12/8/15 ASHLAND, Ohio – Every year since the 1986-1987 academic year except for one, the Ashland University English Department has hosted a High School Workshop that brings together high school teachers and students and professors for an intellectual exchange.

This year was no different as the department hosted its annual workshop for the 30th year with more than 180 teachers and students on campus on Nov. 2.

“We are excited to still be doing this workshop after all these years under the sponsorship of the Admissions Department, to whom we are deeply grateful for their support,” said Dr. Russell Weaver, professor of English and chair for the event. “To all appearances, this workshop has been successful in attracting good students to Ashland over these 30 years, and we hope to continue presenting this workshop for many years to come.”

The event was started when Dr. Robert McGovern, former chair of the English Department, suggested that the department sponsor an event that would bring together high school teachers and students and professors.

For every year but one since then, there have been six workshops held on various topics including literature, creative writing, journalism, academic writing and film offered twice each in 50-minute sessions on a Monday morning.

“One year we tried offering six sessions, but that required recruiting nine presenters and finding six venues in which to hold these sessions, both of which were difficult tasks. So that experiment ended, and now even when we have a large number of participants, we have found that our guests find the sessions helpful even when there are 30 or so people in attendance at each session,” he said. “The workshop sessions are designed to be discussions with our visitors rather than lectures, and the evaluations indicate that these meetings are both enjoyable and instructive for those who attend.”

The first year was the only time that the workshop was offered in the spring. The next year it was held on the first Monday in November -- the day on which the workshop has most frequently been offered -- and Dr. McGovern asked Dr. Weaver to chair the event, which he has done ever since.

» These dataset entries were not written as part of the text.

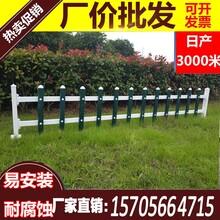安阳县pvc护栏绿色护栏绿化带护栏多少钱一米图片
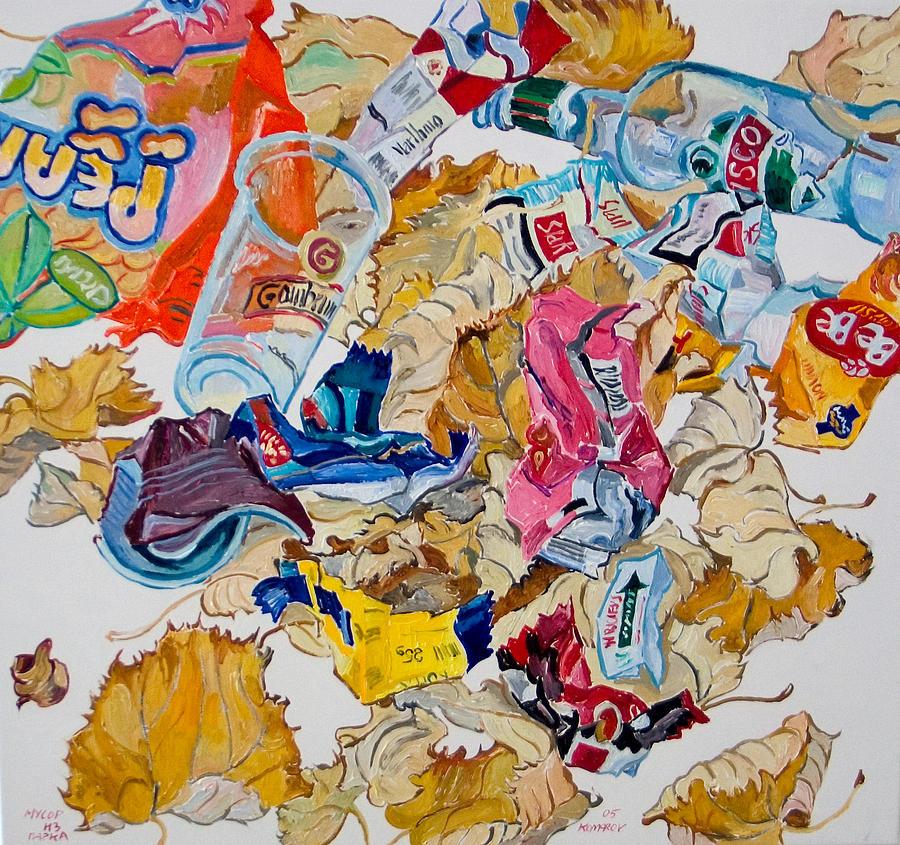 Leaf Painting - Leaves And Rubbish by Vitali Komarov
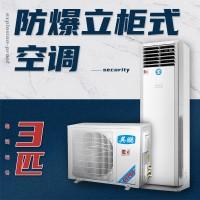 立柜式防爆空调3匹 北京英鹏厂家直供 发电站 危险品仓库
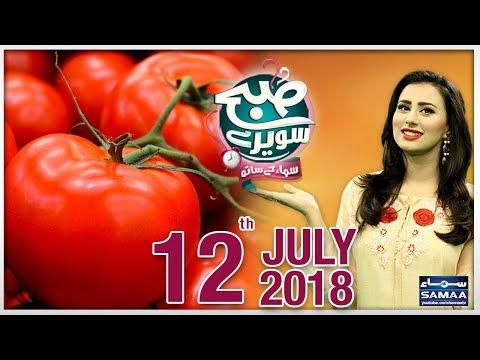 Tamatar Ke Fawaid | Subah Saverey Samaa Kay Saath | SAMAA TV | Madiha Naqvi | 12 July 2018
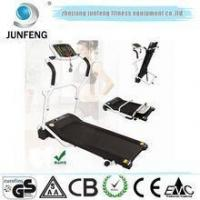 Buy cheap 1.5HP DC motor motorized treadmill from wholesalers
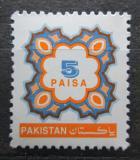 Poštovní známka Pákistán 1995 Nominální hodnota Mi# 952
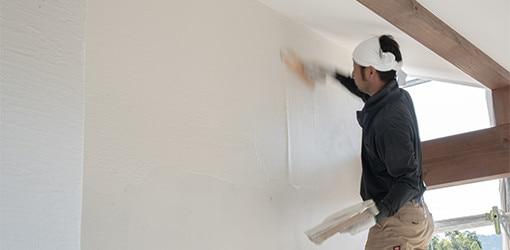 漆喰仕上げ材料を探す
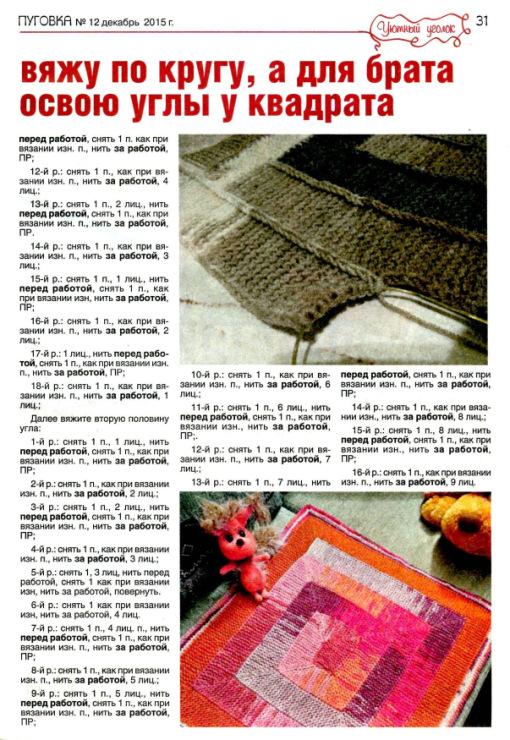 Английская резинка спицами: несколько вариантов как вязать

“In the late ’80s and early ’90s we would normally have 60 to 70 attendees. Then in the late ’90s the list of schools we invited was redone, and we started getting closer to 100 people attending,” Weaver recalled. “Then Kari Lindecamp, the English Department's current administrative assistant, redid the list once again, and we started entertaining 125 to 150 people on a regular basis.”

Weaver continued, “For the first 10 years or so, we asked the attendees to list which sessions they wanted to attend, and I had to stay up all night the day before the workshop, filling out name tags which indicated which workshops they were going to attend. Then one weekend I, to my horror, forgot to do it and we just had people go where they wanted. It turned out to be a big success. Everybody got to go where he or she wanted, and I did not have to stay up all night filling out name tags.” 

For every year but the last four or five, there was a catered lunch included with the event. But W. C. Vance, director of undergraduate admissions, suggested several years ago that the students might enjoy eating in Convo. “He was absolutely correct about that, and now sections of the dining hall are designated as dedicated to the workshop,” Weaver noted.

The workshop has always featured readings by members of the English Department. Initially Dr. McGovern, a widely published poet, was the sole reader, but it was decided that it would be of interest to the visiting students to see their peers reading works they had written for their classes.

“This too was a successful change. Over the years, all the best creative writing students of our department have shared their work with our visitors, gaining our students practice in public reading and offering enjoyment to our many guests,” he said.

Ashland University, ranked in the top 200 colleges and universities in U.S. News and World Report’s National Universities category for 2016, is a mid-sized, private university conveniently located a short distance from Akron, Cleveland and Columbus, Ohio. Ashland University (www.ashland.edu) values the individual student and offers a unique educational experience that combines the challenge of strong, applied academic programs with a faculty and staff who build nurturing relationships with their students.    

Photo caption: Dr. Russell Weaver, professor of English, talks with a student after class.